* [EXERCISE REQUIREMENTS]:
Pull out everything from the line containing "Within the image" down to the end of the material, and reproduce those lines word for word.

═════ MATERIAL TO PROCESS

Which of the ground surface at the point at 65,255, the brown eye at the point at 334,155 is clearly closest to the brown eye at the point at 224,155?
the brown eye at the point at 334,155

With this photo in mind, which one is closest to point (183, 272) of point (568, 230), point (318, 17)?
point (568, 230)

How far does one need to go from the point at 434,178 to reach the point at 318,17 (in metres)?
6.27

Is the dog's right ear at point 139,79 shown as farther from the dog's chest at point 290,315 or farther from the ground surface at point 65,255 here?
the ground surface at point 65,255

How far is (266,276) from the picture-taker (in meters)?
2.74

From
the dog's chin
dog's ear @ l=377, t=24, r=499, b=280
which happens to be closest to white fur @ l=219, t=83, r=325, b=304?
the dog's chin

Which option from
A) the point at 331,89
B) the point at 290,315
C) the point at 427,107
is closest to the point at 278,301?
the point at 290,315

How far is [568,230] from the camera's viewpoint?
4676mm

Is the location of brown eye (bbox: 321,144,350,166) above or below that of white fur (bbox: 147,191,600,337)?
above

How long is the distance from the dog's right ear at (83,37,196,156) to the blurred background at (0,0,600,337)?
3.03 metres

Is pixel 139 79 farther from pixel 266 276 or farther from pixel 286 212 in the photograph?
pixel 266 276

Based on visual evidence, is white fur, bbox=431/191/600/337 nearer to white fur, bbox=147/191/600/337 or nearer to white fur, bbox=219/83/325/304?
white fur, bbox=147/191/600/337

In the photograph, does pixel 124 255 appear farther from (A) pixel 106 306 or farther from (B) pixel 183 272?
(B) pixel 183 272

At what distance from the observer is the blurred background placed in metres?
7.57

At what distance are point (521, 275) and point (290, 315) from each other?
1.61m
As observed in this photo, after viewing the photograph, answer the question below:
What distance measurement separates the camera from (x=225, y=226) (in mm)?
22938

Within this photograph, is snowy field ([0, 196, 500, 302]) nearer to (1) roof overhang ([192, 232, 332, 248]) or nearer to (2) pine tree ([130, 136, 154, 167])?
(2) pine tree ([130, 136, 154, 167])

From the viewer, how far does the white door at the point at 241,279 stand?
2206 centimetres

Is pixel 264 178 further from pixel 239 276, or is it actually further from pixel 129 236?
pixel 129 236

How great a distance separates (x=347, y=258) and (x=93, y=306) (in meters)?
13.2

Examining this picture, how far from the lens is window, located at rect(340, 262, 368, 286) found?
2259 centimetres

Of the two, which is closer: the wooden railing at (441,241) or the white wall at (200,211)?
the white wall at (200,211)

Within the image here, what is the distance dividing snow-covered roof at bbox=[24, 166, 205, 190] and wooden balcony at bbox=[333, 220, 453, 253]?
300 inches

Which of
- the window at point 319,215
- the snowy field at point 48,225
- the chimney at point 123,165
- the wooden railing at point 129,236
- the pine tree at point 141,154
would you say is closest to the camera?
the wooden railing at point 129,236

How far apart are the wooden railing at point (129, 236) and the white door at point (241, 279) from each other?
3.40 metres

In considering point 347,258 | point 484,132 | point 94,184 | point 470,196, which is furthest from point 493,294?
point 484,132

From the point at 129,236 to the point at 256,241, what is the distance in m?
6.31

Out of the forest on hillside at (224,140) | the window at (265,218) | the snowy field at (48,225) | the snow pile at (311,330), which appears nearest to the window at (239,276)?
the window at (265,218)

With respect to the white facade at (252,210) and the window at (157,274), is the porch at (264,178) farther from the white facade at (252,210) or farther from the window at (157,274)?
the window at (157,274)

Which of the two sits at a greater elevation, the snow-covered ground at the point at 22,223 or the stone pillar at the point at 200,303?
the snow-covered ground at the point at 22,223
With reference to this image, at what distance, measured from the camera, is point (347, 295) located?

══════════

* [ANSWER IN FULL]:
Within the image here, what is the distance dividing snow-covered roof at bbox=[24, 166, 205, 190] and wooden balcony at bbox=[333, 220, 453, 253]?
300 inches

Which of
- the window at point 319,215
- the snowy field at point 48,225
- the chimney at point 123,165
- the wooden railing at point 129,236
- the pine tree at point 141,154
would you say is closest to the camera?
the wooden railing at point 129,236

How far apart are the wooden railing at point (129, 236) and the white door at point (241, 279) from each other?
3.40 metres

In considering point 347,258 | point 484,132 | point 94,184 | point 470,196, which is furthest from point 493,294?
point 484,132

From the point at 129,236 to the point at 256,241, what is the distance in m?
6.31

Out of the forest on hillside at (224,140) | the window at (265,218) | the snowy field at (48,225) | the snow pile at (311,330), which appears nearest to the window at (239,276)?
the window at (265,218)

With respect to the white facade at (252,210) and the window at (157,274), is the porch at (264,178) farther from the white facade at (252,210) or farther from the window at (157,274)?
the window at (157,274)

Which of the two sits at a greater elevation, the snow-covered ground at the point at 22,223 or the stone pillar at the point at 200,303?
the snow-covered ground at the point at 22,223
With reference to this image, at what distance, measured from the camera, is point (347, 295) located?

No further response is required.